§ Extract provided:
....................

Installation view at The Arts Club of Chicago, Chicago, IL, 2022

When he is in the midst of planning a new exhibition, Brooklyn-based artist Kamrooz Aram aims to respond to the space in which his art will be displayed. That is especially true with his latest show, “Privacy, An Exhibition,” now on view at the Arts Club of Chicago.

“The architecture is always something that informs the work—art informing architecture, architecture working with art,” he said on Wednesday night during a talk with Janine Mileaf, the Arts Club’s executive director and chief curator. “Something that I prefer not to do is to alter the of architecture physically in a major way. I find it quite wasteful, especially with shorter exhibitions, that you build three or four walls, and then four weeks later you tear them down.”

....................

§ Records provided:
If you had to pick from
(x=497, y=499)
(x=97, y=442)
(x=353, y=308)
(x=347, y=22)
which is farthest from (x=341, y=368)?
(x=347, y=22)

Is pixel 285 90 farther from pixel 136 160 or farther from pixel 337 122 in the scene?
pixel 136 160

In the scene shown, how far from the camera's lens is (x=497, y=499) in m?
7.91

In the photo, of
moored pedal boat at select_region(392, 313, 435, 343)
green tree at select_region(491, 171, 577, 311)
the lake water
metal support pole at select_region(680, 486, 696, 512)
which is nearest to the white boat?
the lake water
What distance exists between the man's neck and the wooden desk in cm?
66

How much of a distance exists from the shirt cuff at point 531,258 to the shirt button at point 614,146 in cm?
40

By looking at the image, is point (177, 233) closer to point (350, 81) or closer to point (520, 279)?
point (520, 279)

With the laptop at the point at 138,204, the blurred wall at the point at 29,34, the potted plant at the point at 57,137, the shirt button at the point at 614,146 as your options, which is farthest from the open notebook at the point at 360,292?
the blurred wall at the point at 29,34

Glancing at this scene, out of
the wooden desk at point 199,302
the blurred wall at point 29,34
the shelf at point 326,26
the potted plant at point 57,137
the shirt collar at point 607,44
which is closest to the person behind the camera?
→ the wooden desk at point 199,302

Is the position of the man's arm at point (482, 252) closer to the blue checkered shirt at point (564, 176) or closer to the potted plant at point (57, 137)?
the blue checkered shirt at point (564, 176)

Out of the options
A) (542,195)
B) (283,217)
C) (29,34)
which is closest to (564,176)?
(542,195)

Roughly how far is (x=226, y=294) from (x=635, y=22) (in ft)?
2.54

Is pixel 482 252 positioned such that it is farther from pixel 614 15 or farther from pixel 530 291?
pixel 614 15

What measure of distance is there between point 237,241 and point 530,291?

....................

§ Challenge: Please reproduce the passage of the article about Kamrooz Aram's exhibition, starting with "Installation view at" and going on through "Club of Chicago.".

§ Full output:
Installation view at The Arts Club of Chicago, Chicago, IL, 2022

When he is in the midst of planning a new exhibition, Brooklyn-based artist Kamrooz Aram aims to respond to the space in which his art will be displayed. That is especially true with his latest show, “Privacy, An Exhibition,” now on view at the Arts Club of Chicago.